Revenue from the Hong Kong Segment was primarily derived from reinsurance commission on sales of insurance products from other insurers to Taiwan Life Insurance Co., Ltd. (“Taiwan Life”) for risk management. Decrease in revenue were due to the termination of reinsurance agreements.
Cost of revenue and gross profit
The cost of revenue mainly consists of commissions paid to our sales professionals. The cost of revenue for the nine months ended September 30, 2021 decreased by $3.7 million, to $59.6 million compared to $63.3 million for the nine months ended September 30, 2020. Decrease in the cost of revenue was due to the impact of the outbreak of COVID-19 in Taiwan, resulting in a drop in first year commissions. Related commission cost has also decreased correspondingly.
Consequently, the gross profit margin increased from 30.6% for the nine months ended September 30, 2020 to 37.4% for the nine months ended September 30, 2021.
Selling expenses
Selling expenses were mainly incurred by Law Broker and Uniwill in connection with online marketing and advertising. For the nine months ended September 30, 2021, selling expenses were $1.1 million, reflecting a decrease of $0.7 million, compared with $1.8 million for the nine months ended September 30, 2020. Decrease in the selling expenses was caused by the adverse impact from the outbreak of COVID-19 in Taiwan that restricted marketing activities for the nine months ended September 30, 2021 compared to the same period of 2020.
General and administrative expenses
General and administrative (“G&A”) expenses are principally comprised of salaries and benefits for our administrative staff, office rental expenses, travel expenses, depreciation and amortization, entertainment expenses, and professional service fees.
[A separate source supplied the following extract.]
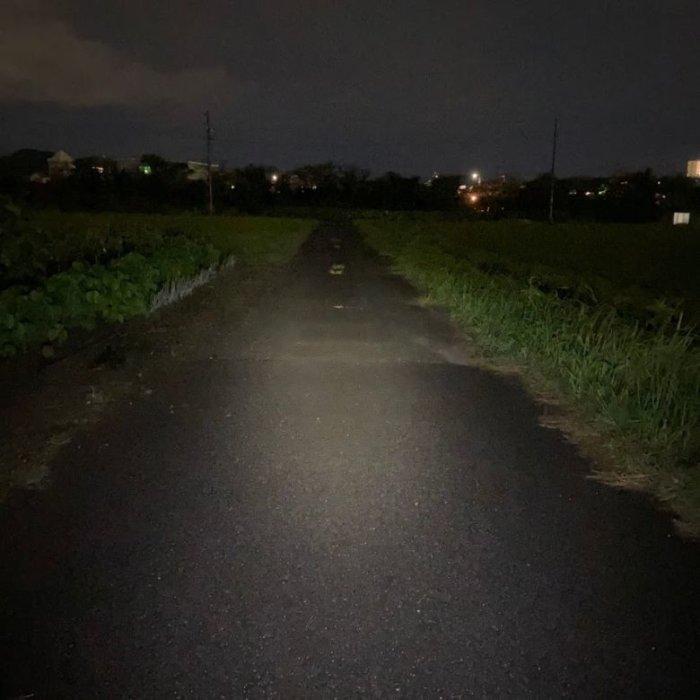 クロスバイクにちょうどいいライトSERFAS-USL200での明るさ比較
General and administrative expenses were $19.5 million, reflecting an increase of $1.5 million, compared with $18.0 million for the nine months ended September 30, 2020. Increase in the general and administrative expenses were because of the higher insurance platform maintenance fee and the recognition of compensation costs for the issuance of shares of common stock for the nine months ended September 30, 2021 compared to the same period of 2020.
Other income (expense)
Other income mainly consisted of interest income, interest expenses, gain or loss on valuation of financial assets, and foreign currency exchange gain or loss. The increase in other income for the nine months ended September 30, 2021 was due to the gain on sales of marketable securities.
Income tax expense
For the nine months ended September 30, 2021, income tax expense was $4.3 million, reflecting an increase of 36%, compared with the income tax expense of $3.2 million for the nine months ended September 30, 2020. The increase in revenue was mainly due to the Uniwill’s turnaround from operating at loss to profit during the first three quarters of 2021.
32
Liquidity and Capital Resources
The following table presents a comparison of the net cash provided by operating activities, net cash provided by (used in) investing activities and net cash provided by financing activities for the nine months periods ended September 30, 2021 and 2020:
| Nine Months Ended September 30, |
| ||||||||||
| 2021 |
| 2020 |
| Change |
| Percent |
| ||||
Net cash provided by operating activities | $ | 8,968,709 | $ | 4,443,015 | $ | 4,525,694 |
| 101.9 | % | |||
Net cash used in investing activities |
| (4,061,826) |
| (8,646,611) |
| 4,584,785 |
| (53.0) | % | |||
Net cash provided by financing activities |
| 3,886,078 |
| 4,938,811 |
| (1,052,733) |
| (21.3) | % |
Operating activities
Net cash provided by operating activities during the nine months ended September 30, 2021 was $9.0 million, an increase of 101.9% in comparison with $4.4 million net cash provided by operating activities during the nine months ended September 30, 2020. The increase was mainly due to the rise in persistency rate linked bonuses and the turnaround of Uniwill, a subsidiary of the company, from loss to profit for the nine months ended September 30, 2021 compared with that of the same period in 2020.
Investing activities
Net cash used in investing activities was $4.1 million during the nine months ended September 30, 2021 as compared with the net cash used in investing activities of $8.7 million for the nine months ended September 30, 2020. Decreases in the cash outflows for the investing activities resulted from the increase of the proceeds from sales of marketable securities, and less purchase of equipment, partially offset by the increase of purchase in time deposits during the first three quarters of 2021.
Financing activities
Net cash provided by financing activities was $3.9 million during the nine months ended September 30, 2021, which decreased by $1.0 million from $4.9 million during the same period of 2020. The decrease was mainly due to a decrease in the net proceeds from additional borrowings under the revolving credit agreements during the first three quarters of 2021.
Contractual Obligations
There have been no significant changes to the Company’s contractual obligations as disclosed in the Company’s 2020 Annual Report filed on Form 10-K.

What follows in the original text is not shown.